富田一樹のパイプオルガン

2018.2.3音楽

久しぶりにパイプオルガンの演奏を聴きました。以前、フランスの女性オルガニストのマリー・クレール・アランがよく日本に来て演奏をしており、そのアランのオルガンを聴いたのがきっかけで、いろんなオルガニストの演奏を聞くようになりました。教会で聴いたり、ホールで聴いたり、、と今回はホールでの演奏でした。

オルガニストは富田一樹さんで、一昨年のバッハ国際コンクールで第一位と聴衆賞を取られた方です。テレビ番組の「情熱大陸」にも出演され、その時のオルガンの音が魅力的だったので、生の演奏を聴きたいと思っていました。

昨年はルターの宗教改革500周年で、バッハはルター派のプロテスタントの作曲家です。
それにちなんだのか、当日はオールバッハのオルガン曲で、耳慣れた曲も多くありました。

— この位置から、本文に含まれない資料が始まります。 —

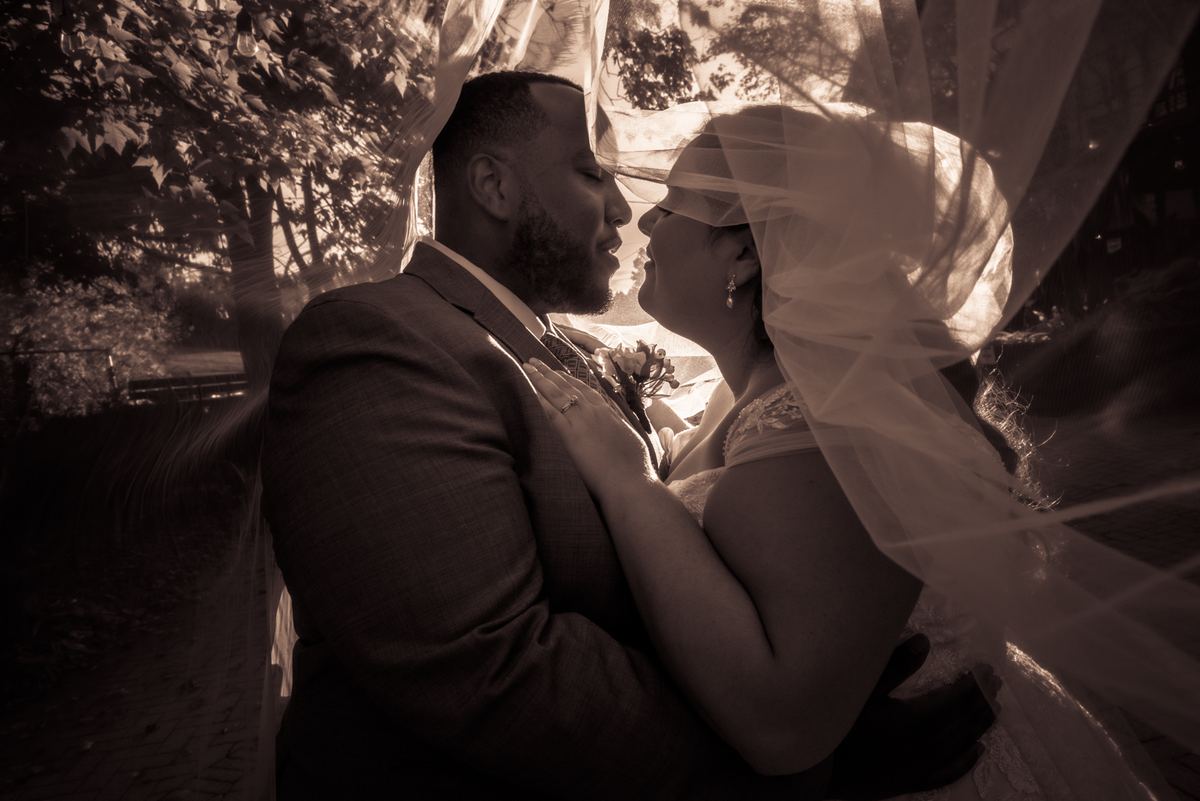 Amanda and Kyle share an intimate embrace in a sepia-toned photograph, their faces close as they gaze at each other.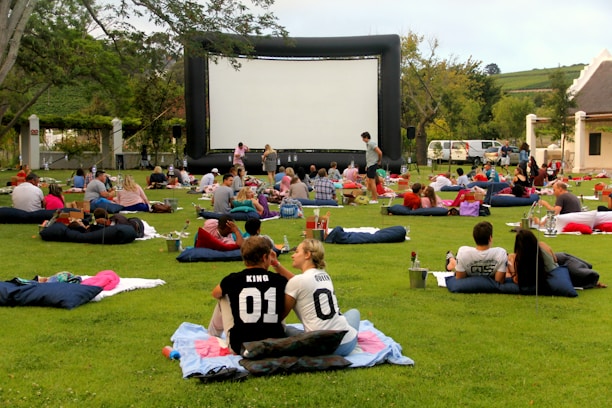 A large outdoor event with people gathered on a green lawn, sitting or lying on blankets and cushions, facing a big inflatable movie screen. The setting appears relaxed and social, with groups of people casually interacting. Trees and a building are seen in the background, and there are various items like baskets and coolers scattered around.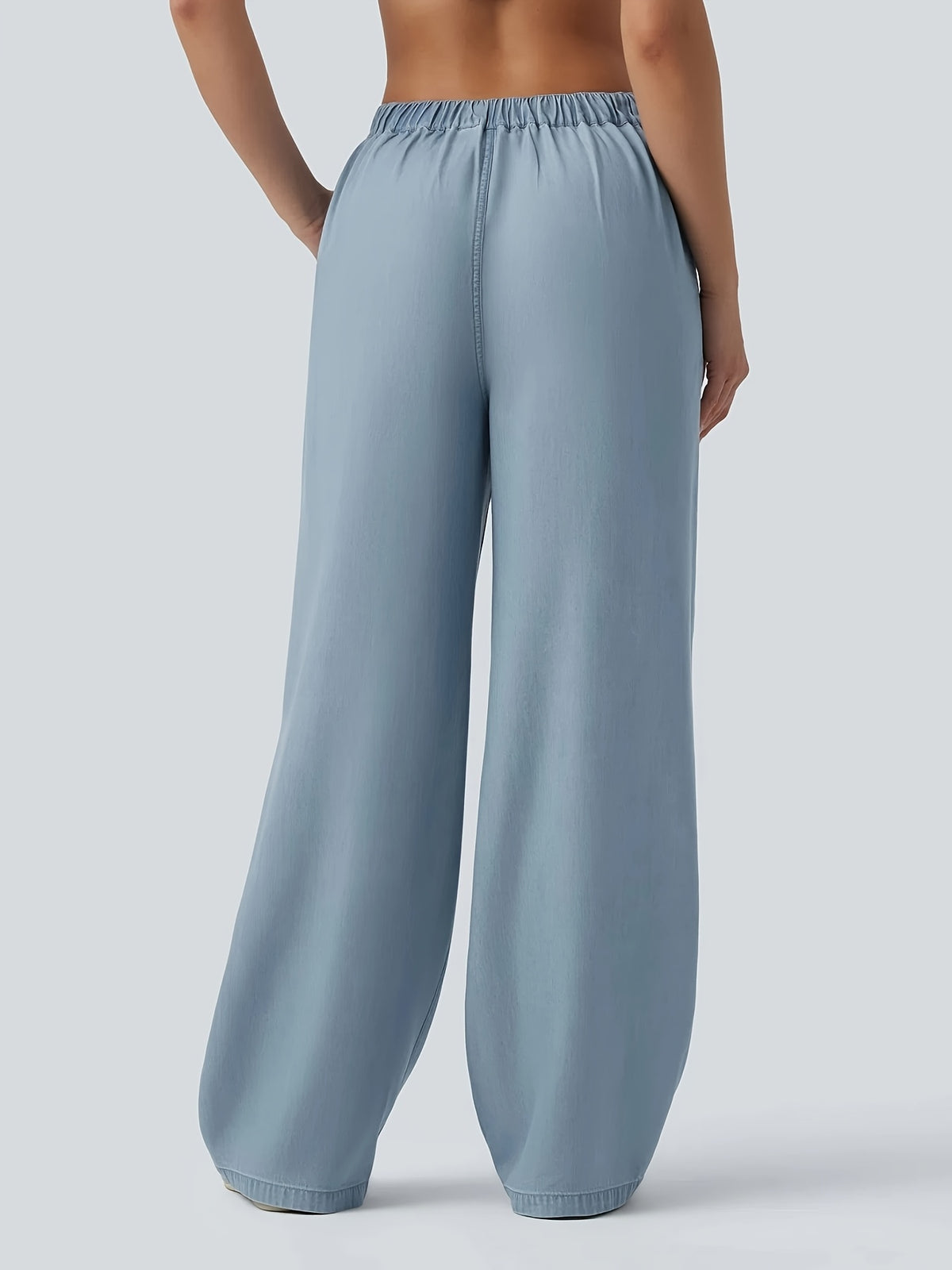 Pantalon grande taille, coupe évasée, délavage doux, tenue franche, détail du tissu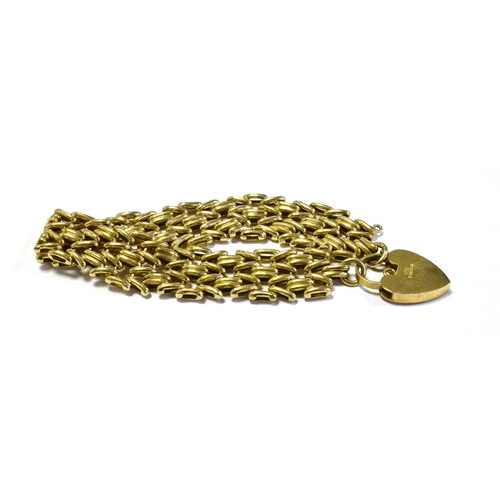 67 - 9CT GOLD FANCY LINK BRACELET 18cm long x 16.5mm wide, secured with a heart shaped padlock, hallmarke... 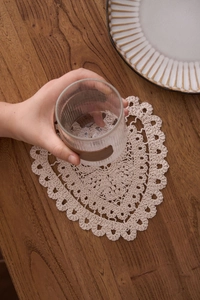Macro shot of handmade beige cotton heart-shaped crochet coaster on a rustic wood surface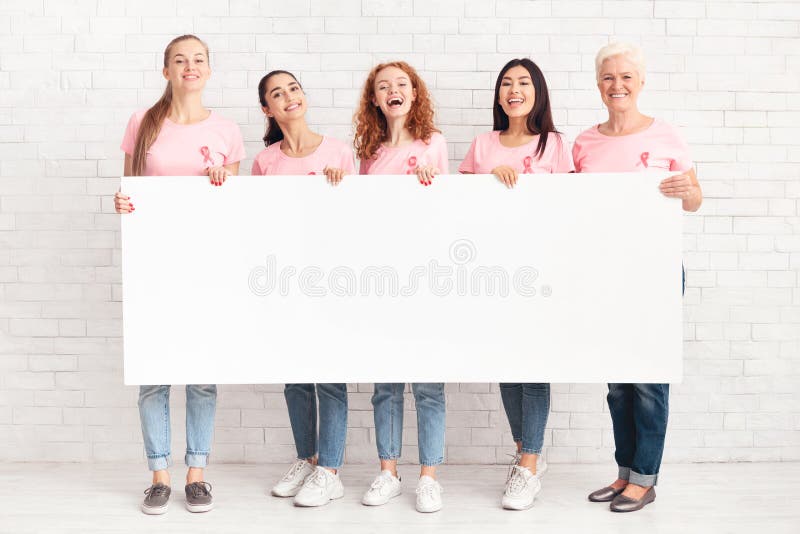 Multiethnic Women Holding Empty White Poster Over Brick Wall, Mockup royalty free stock photography Multiethnic Women Holding Empty White Poster Over Brick Wall, Mockup royalty free stock photography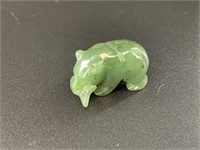 Alaskan Kobuk jade carved bear who has caught a la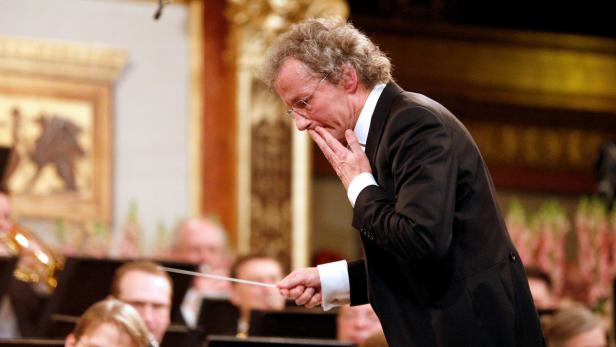 Ein Dirigent mit Brille und Anzug dirigiert ein Orchester.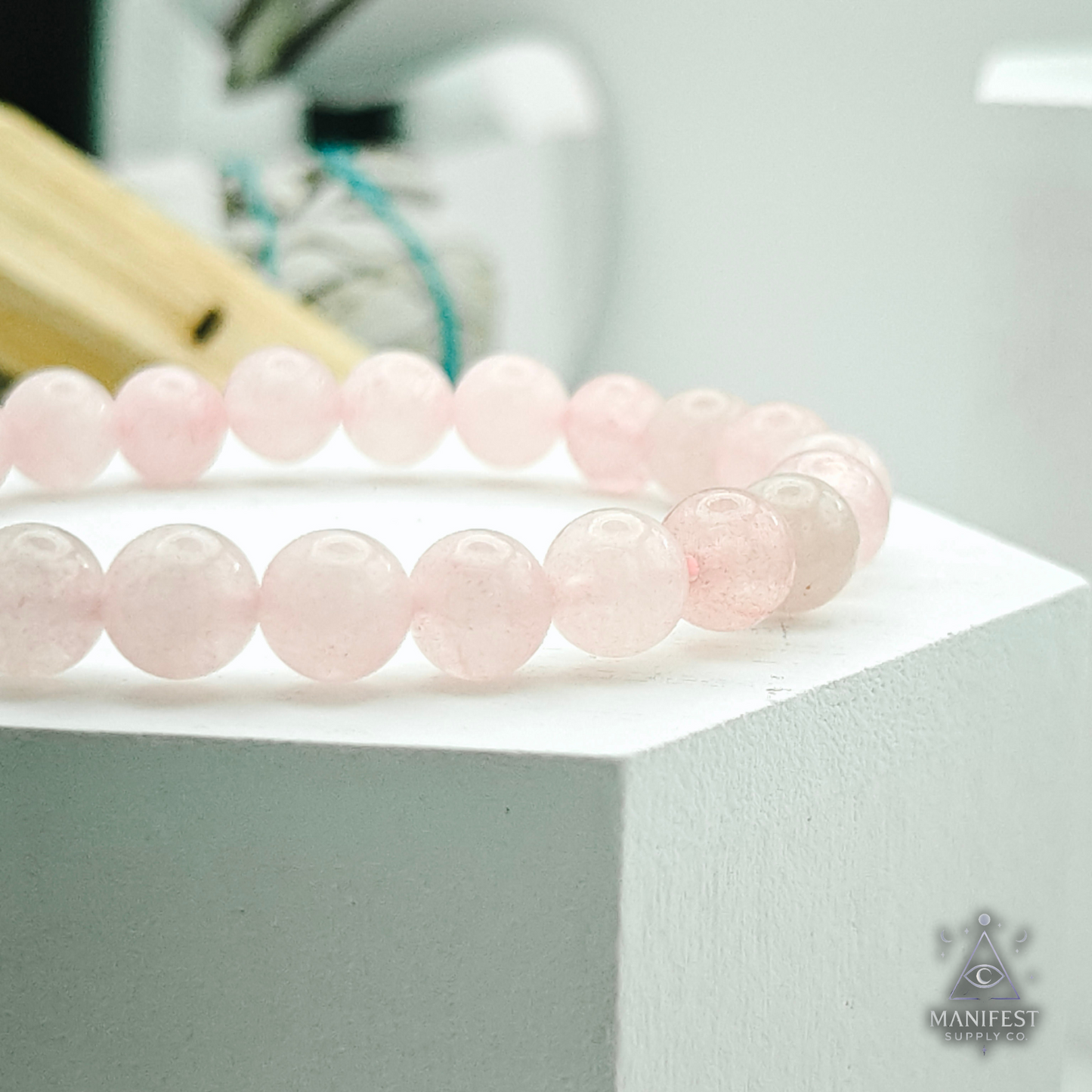 Rose Quartz Pink beaded bracelet on a white surface with a blurred background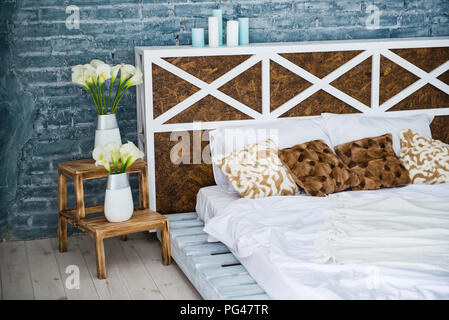 Bedroom with double bed, brick gray wall, loft style. Stock Photo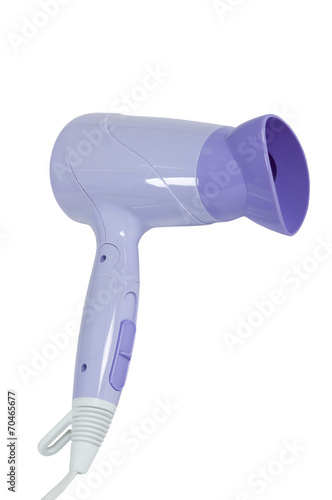 Hair dryer on purple background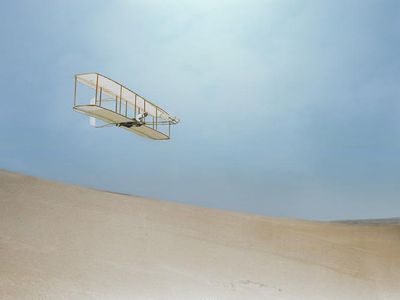 1902: Wilbur Wright gliding down the steep slope of Big Kill Devil Hill.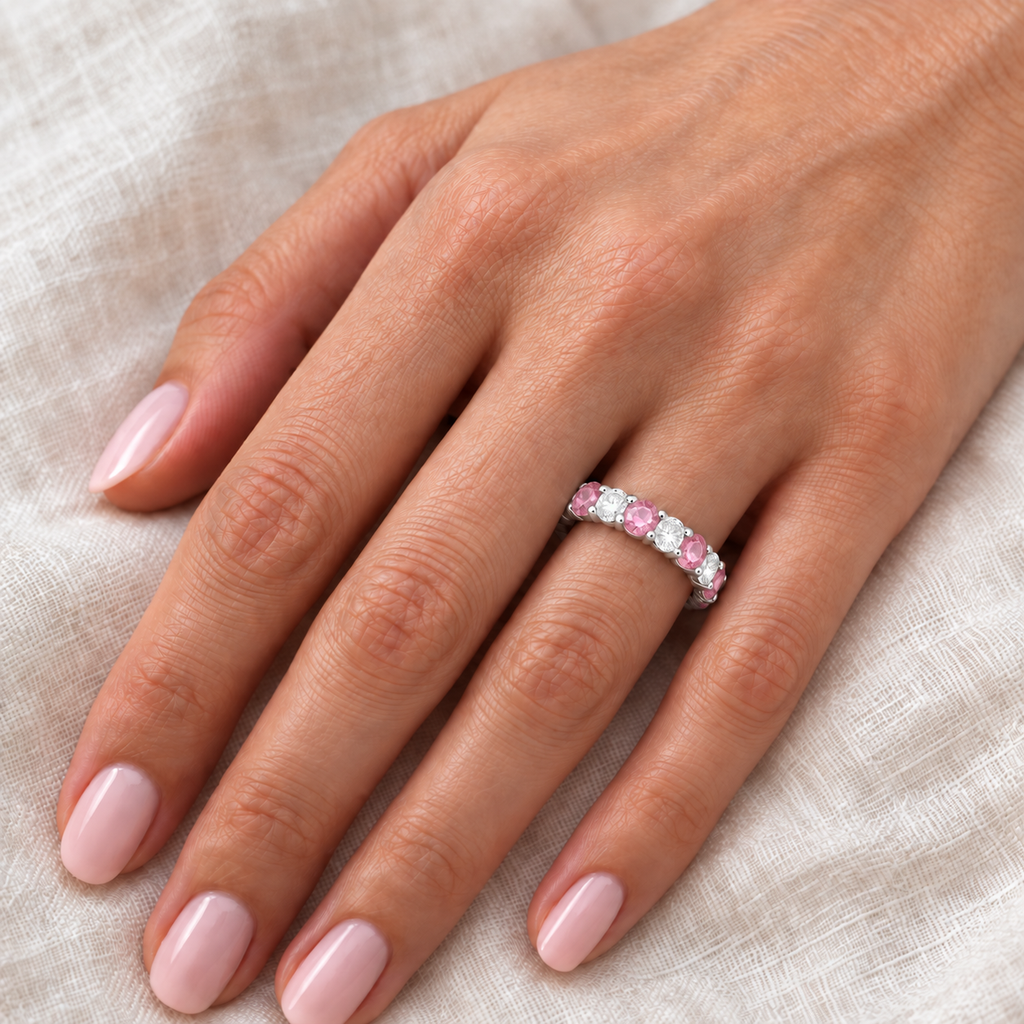 Eternity diamond and light pink sapphire ring band on left hand over ivory linen
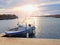 Fishing boat at sunset calm water. A motorboat for sport fishing tied to a wooden pier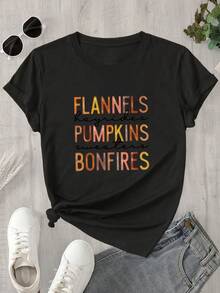 Camiseta de manga corta con cuello redondo para mujer, con estampado de llamas, calabazas y fogatas, apta para todas las estaciones. - Negro - Ver 1
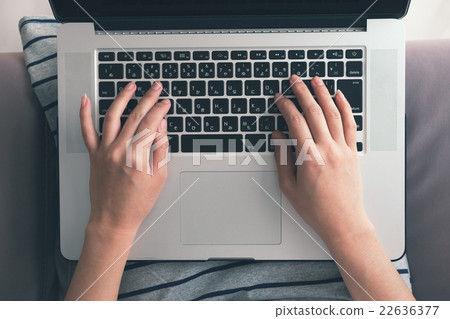 Over view of Laptop and woman's hands on laptop. Over view of Laptop and woman's hands on laptop. 22636377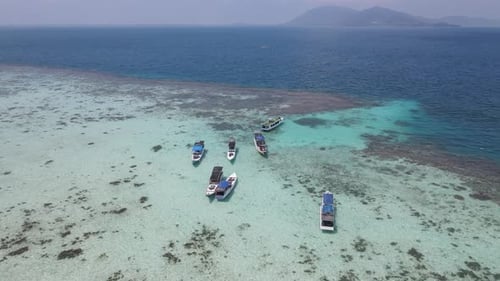 Top view or aerial view of beautiful clear water and white beach with long tail boats on summer trop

「G線上のアリア」「目覚めよと呼ぶ声がする」「幻想曲とフーガハ短調BWV937」など、特に「幻想曲とフーガ」の所謂ためいきのモティーフと言われる響きの美しさに聴き入ってしまいました。昔は風琴と呼ばれていたオルガンですが、天から降り注いでくるような音の響きに荘厳さを感じました。

妻であるアンナ・マグダレーナ・バッハが残した日記では、バッハが誠実でまじめであったことがわかります。バッハは数日かけて作曲をし、それを弟子が写譜し、出来上がった楽譜で奏者が練習をし、そして日曜日に教会で演奏をするという勤勉な日々を過ごしていました。誠実にそして生涯向学心を忘れず音楽と生きたバッハは失明のうちに亡くなってしまいます。

音楽という大きな木があるなるば、バッハはその根元に存在する作曲家だと思います。
これから富田さんが研究されるバッハの音楽の哲学や宇宙観をその演奏に聴いていきたいと思いました。